Aim: Rewrite all of the lines below, substituting "wooden ladder" for every occurrence of "bunk bed ladder" and leaving everything else unchanged. Omit the pictures from your answer.

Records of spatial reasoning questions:
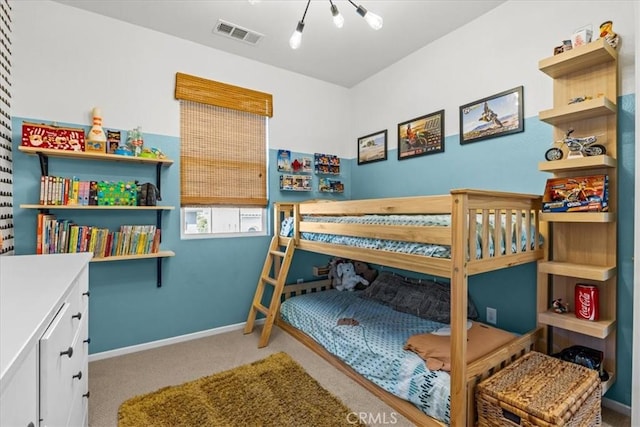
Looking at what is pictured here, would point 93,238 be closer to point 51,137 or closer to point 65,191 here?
point 65,191

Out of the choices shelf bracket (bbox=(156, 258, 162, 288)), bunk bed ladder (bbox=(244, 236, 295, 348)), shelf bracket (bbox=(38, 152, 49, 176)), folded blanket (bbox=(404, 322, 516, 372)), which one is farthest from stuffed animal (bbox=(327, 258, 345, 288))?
shelf bracket (bbox=(38, 152, 49, 176))

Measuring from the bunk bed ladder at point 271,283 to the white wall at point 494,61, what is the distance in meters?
1.73

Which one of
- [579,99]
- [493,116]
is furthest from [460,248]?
[493,116]

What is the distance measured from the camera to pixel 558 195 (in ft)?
6.34

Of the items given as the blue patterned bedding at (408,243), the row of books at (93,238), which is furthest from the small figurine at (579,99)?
the row of books at (93,238)

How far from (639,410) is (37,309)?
2.63 meters

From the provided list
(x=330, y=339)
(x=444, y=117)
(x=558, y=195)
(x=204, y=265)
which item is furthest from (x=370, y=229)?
(x=204, y=265)

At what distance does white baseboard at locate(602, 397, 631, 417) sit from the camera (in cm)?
185

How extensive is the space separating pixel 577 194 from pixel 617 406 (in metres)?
1.33

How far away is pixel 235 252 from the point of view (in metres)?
3.21

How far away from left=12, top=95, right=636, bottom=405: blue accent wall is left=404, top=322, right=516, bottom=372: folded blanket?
1.42 feet

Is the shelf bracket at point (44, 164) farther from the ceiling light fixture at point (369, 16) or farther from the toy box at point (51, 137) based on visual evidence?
the ceiling light fixture at point (369, 16)

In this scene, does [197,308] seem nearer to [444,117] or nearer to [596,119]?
[444,117]

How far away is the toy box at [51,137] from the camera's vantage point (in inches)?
87.4
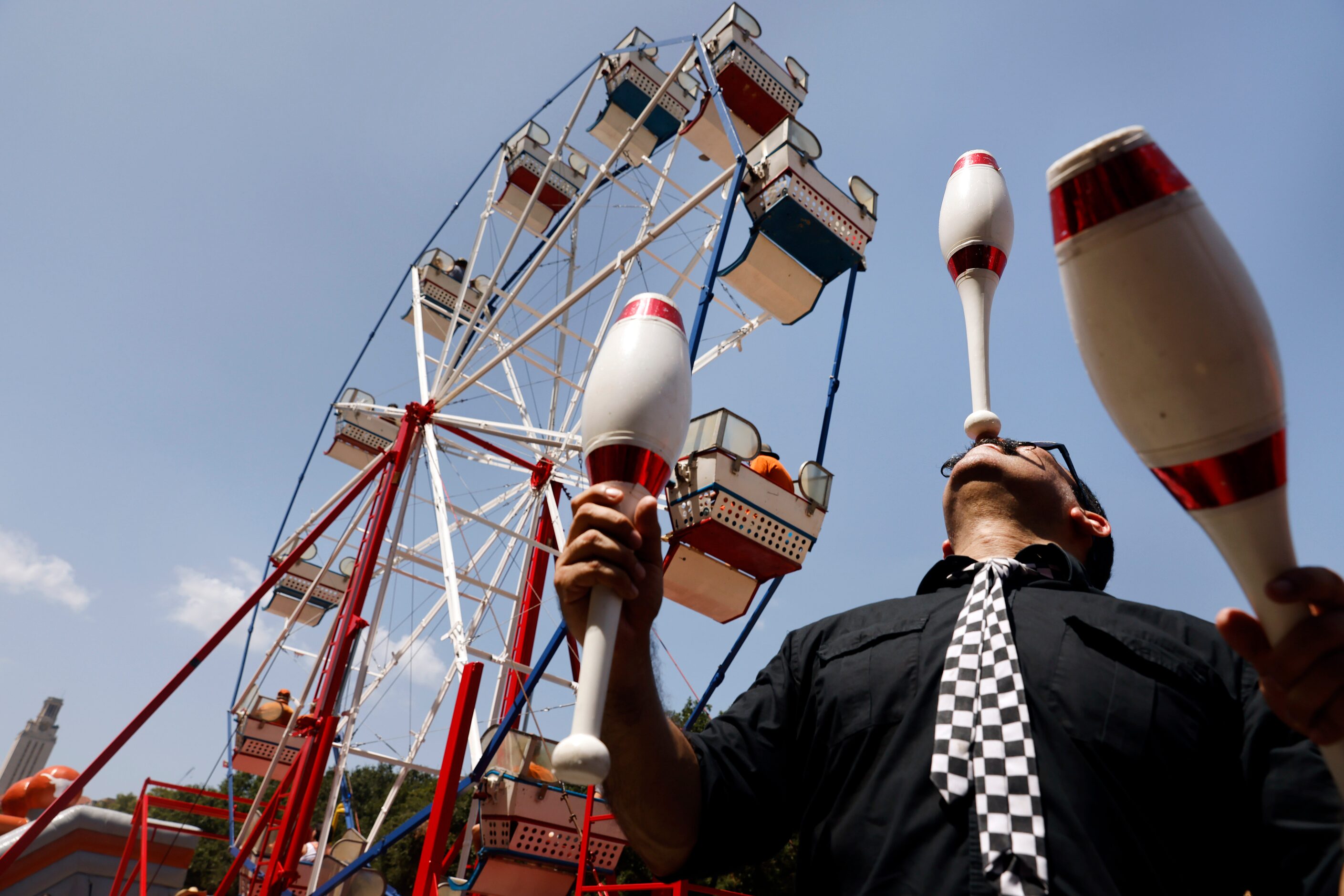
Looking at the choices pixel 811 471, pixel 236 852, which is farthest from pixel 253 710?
pixel 811 471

Reply:
Looking at what is pictured here, would point 93,238 be closer to point 51,137 or closer to point 65,191 here?
point 65,191

Out of the choices shelf bracket (bbox=(156, 258, 162, 288)), wooden ladder (bbox=(244, 236, 295, 348)), shelf bracket (bbox=(38, 152, 49, 176)), folded blanket (bbox=(404, 322, 516, 372)), which one is farthest from stuffed animal (bbox=(327, 258, 345, 288))?
shelf bracket (bbox=(38, 152, 49, 176))

Measuring from the wooden ladder at point 271,283 to the white wall at point 494,61, what is the distance in meters?
1.73

Which one of
- [579,99]
- [493,116]
is furthest from [460,248]?
[493,116]

What is the distance measured from the camera to pixel 558 195 (in ft)?
6.34

Of the items given as the blue patterned bedding at (408,243), the row of books at (93,238), which is furthest from the small figurine at (579,99)?
the row of books at (93,238)

How far from (639,410) is (37,309)?
2.63 meters

From the provided list
(x=330, y=339)
(x=444, y=117)
(x=558, y=195)
(x=204, y=265)
which item is furthest from (x=370, y=229)?
(x=204, y=265)

At what distance does white baseboard at locate(602, 397, 631, 417) sit from the camera (in cm)?
185

How extensive is the space separating pixel 577 194 from pixel 617 406 (in metres)?
1.33

How far away is pixel 235 252 from the point of view (in metres)?
3.21

How far away from left=12, top=95, right=636, bottom=405: blue accent wall is left=404, top=322, right=516, bottom=372: folded blanket?
1.42 feet

Is the shelf bracket at point (44, 164) farther from the ceiling light fixture at point (369, 16) or farther from the toy box at point (51, 137) based on visual evidence?
the ceiling light fixture at point (369, 16)

In this scene, does [197,308] seem nearer to [444,117] or nearer to [596,119]?
[444,117]

How far away is the toy box at [51,137] from the camera's vantage point (in inches)?
87.4
Looking at the choices pixel 811 471, pixel 236 852, which is farthest from pixel 253 710?
pixel 811 471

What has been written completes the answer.